In his last days he asked Colleen, his Godmother, for chili rellenos. She ordered them from the Brewery Bar. We told him we would pick them up at 11 and be there by 12:30. At noon, my cell phone rang wondering where we were. He thought we would be there at 11 and had been impatiently waiting. Once there, we brought him a chili relleno, a beef burrito and green chili. He then wanted to know where his margarita was. So, we made him a margarita.

One of his last requests was for a queen bed on the outdoor deck. He requested it on Thursday morning. By 1:00 in the afternoon, the family had rallied and Ryan had a place to rest outside. Ryan was in it in no time and loved being back outdoors again. He passed on the outdoor mattress with a light breeze blowing over him.

During his whole illness, he never lost his sense of humor, his love for Jen and their boys, his family, his service dog, and his love of Chex Mix.

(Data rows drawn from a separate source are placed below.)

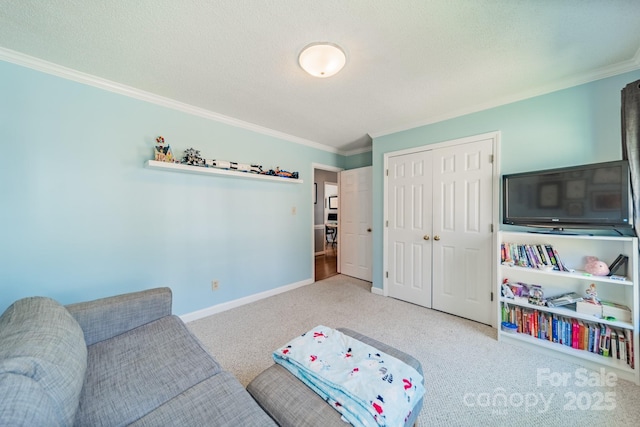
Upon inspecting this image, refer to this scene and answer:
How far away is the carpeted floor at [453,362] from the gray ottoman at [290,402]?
2.30 ft

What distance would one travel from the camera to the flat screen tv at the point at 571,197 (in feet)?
5.53

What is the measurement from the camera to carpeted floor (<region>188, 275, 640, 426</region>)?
4.59ft

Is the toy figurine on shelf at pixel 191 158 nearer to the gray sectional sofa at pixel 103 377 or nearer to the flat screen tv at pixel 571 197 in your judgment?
the gray sectional sofa at pixel 103 377

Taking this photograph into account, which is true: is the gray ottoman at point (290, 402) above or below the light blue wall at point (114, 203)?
below

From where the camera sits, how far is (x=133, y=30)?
1456 millimetres

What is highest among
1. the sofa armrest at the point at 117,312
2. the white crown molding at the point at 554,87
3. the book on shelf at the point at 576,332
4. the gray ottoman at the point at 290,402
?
the white crown molding at the point at 554,87

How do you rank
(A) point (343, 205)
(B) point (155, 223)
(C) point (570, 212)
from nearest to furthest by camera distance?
(C) point (570, 212) → (B) point (155, 223) → (A) point (343, 205)

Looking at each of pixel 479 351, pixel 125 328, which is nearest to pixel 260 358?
pixel 125 328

Ryan was a brave, loyal, loving son, brother, husband and dad. His boys and his wife were his greatest joys. He loved hero and super hero movies like Star Wars, Superman, The Avenger and James Bond movies. But Ryan was our superhero. Please honor Ryan by being your own kind of superhero, the best self you can be. Live life to its fullest, love, travel and work to fulfill your dreams. His spirit lives on with us.